→ **WHAT YOU NEED TO DO**:
1: Which congestion detection methods does the TCP passage list?
2: Can you continue the TCP passage from where it stops?

→ **DOCUMENT PASSAGE**:

════

Optimal window size is the amount of data that can be stored in the network, close to the bandwidth-delay product (BDP), calculated as RTT times the minimum path rate (the bottleneck between sender and receiver).

The sender's actual usable window $w$ is calculated as: $W = min(cwnd, awnd)$

  • $awnd$ Receiver's advertised window
  • $cwnd$ Congestion window

Flow Control

Flow control: forces the sender to slow down when the receiver can't keep up. There are two methods:

  • Rate-based flow control: Specifies a rate for the sender, ensuring data never exceeds this rate; suitable for streaming applications.
  • Window-based flow control: Uses a sliding window, with a variable window size; the sender uses window advertisement or window update to adjust the window size.

Congestion Control

tcp_cwnd_algo

TCP congestion control operates based on the principle of packet conservation. Due to limited transmission capacity, packets ($P_b$) are "stretched" as needed. The receiver generates ACKs at intervals ($A_r$) after receiving packets at intervals ($P_r$), and returns them at intervals ($A_b$). When ACKs arrive at the sender at intervals ($A_s$), they signal the sender to continue sending data. In steady state, the system can be "self-synchronizing".

Congestion Detection

  • Packet loss analysis
  • Delay measurement
  • Explicit Congestion Notification (ECN)

════

→ **DATA EXTRACTS**:
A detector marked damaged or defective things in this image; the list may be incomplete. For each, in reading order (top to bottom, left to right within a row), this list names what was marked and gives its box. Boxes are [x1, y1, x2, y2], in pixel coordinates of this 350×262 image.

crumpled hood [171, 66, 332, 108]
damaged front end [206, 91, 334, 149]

════

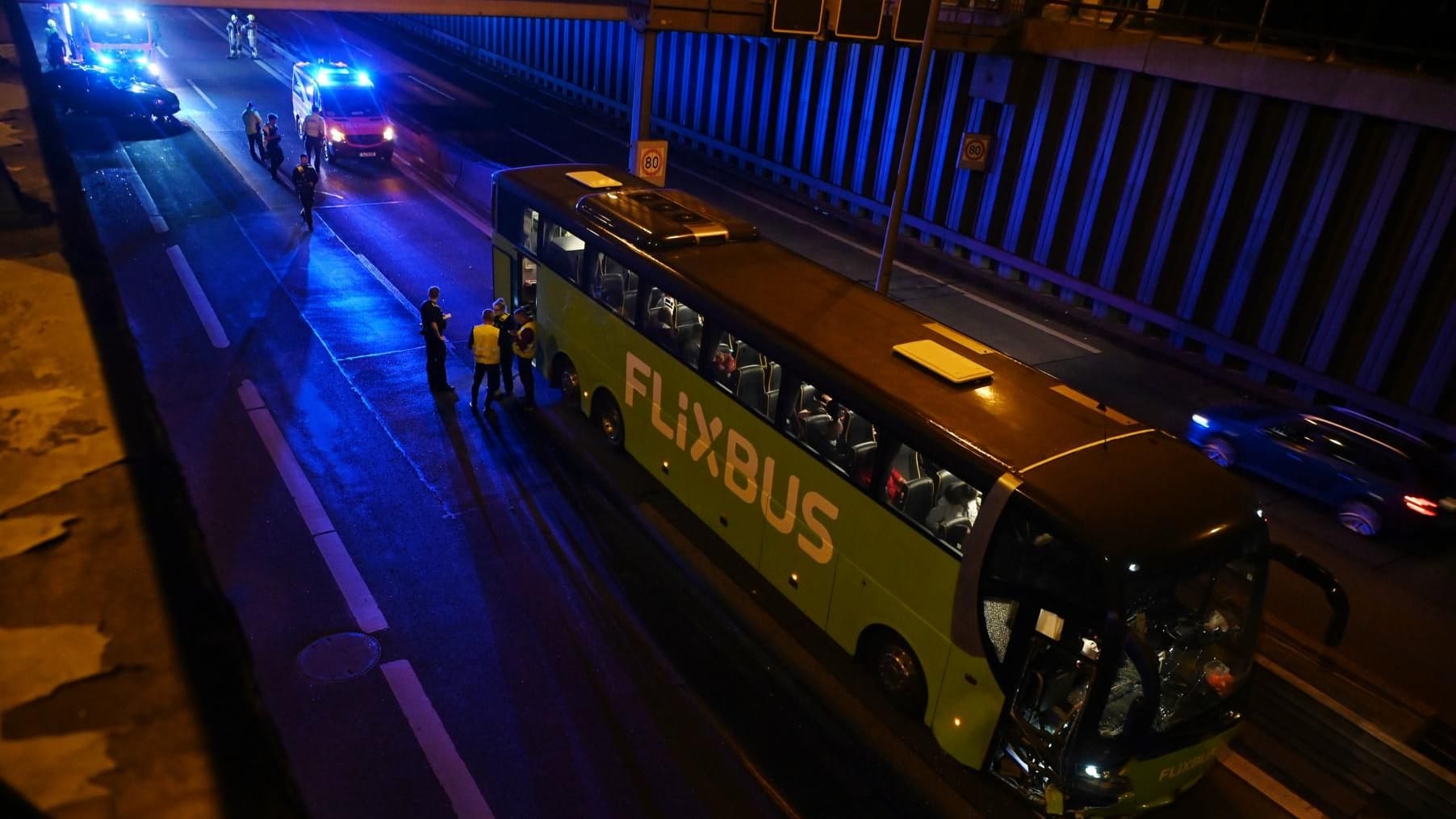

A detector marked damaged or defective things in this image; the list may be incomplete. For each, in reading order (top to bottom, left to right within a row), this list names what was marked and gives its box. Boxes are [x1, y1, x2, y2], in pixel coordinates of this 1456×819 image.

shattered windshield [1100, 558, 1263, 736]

════

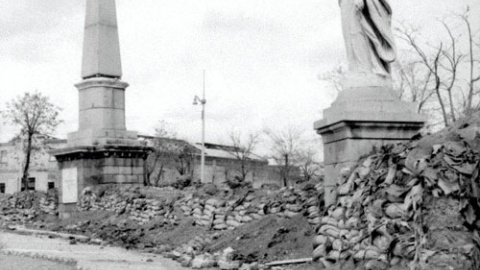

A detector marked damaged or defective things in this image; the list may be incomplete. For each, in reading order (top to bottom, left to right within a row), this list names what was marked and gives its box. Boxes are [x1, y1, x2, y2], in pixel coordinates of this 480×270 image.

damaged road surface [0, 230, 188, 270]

════

→ **SOLVED PROBLEMS**:
1:
- Packet loss analysis
- Delay measurement
- Explicit Congestion Notification (ECN)

2:
Nagle Algorithm

Nagle Algorithm: When a TCP connection has data in flight (sent but unacknowledged), small segments (less than SMSS) cannot be sent until all in-flight data is acknowledged. After receiving an ACK, TCP collects small data and sends them in one segment. This forces TCP to follow a stop-and-wait protocol—only after all in-flight data is acknowledged can it send more. The algorithm achieves self-clocking: the faster ACKs return, the faster data is sent. In high-latency WANs, reducing small packets is more important, and this algorithm reduces the number of segments sent per unit time. RTT controls the sending rate.

Example:

tcp_nagle_example

With Nagle enabled, at most one packet is in flight at any time, reducing small packets but increasing latency;

Delayed ACK and Nagle Deadlock

Combining delayed ACK and Nagle can cause a kind of deadlock (both sides wait for the other), leaving the connection idle and degrading performance. This deadlock is not permanent; it is resolved when the delayed ACK timer expires. Example:

tcp_nagle_deadlock_example

Disabling Nagle

For latency-sensitive applications, Nagle should be disabled:

  1. Berkeley sockets: Set the TCP_NODELAY option.
  2. Windows: Set the registry value HKLM\SOFTWARE\Microsoft\MsMQ\parameters\TCPNoDelay to 1.

Classic Slow Start Algorithm

When a new TCP connection is established or a retransmission timeout (RTO) occurs, slow start is performed. This allows TCP to reach a suitable $cwnd$ before congestion avoidance and helps establish the ACK clock. Usually, TCP performs slow start on new connections until loss occurs, then switches to congestion avoidance.

Initial Window (IW): TCP starts slow start by sending a certain number of segments (after SYN exchange). The formula is:

$IW = 2 * (SMSS)$ and at most 2 segments (if SMSS > 2190 bytes) $IW = 3 * (SMSS)$ and at most 3 segments (if 2190 >= SMSS > 1095 bytes) $IW = 4 * (SMSS)$ and at most 4 segments (otherwise)

Example:

tcp_slow_boot

Classic slow start operation: Without delayed ACK, each good ACK allows the sender to send two new packets (left). The sender window grows exponentially over time (right, upper curve). With delayed ACK (one ACK per two packets), $cwnd$ still grows exponentially but more slowly (right, lower curve).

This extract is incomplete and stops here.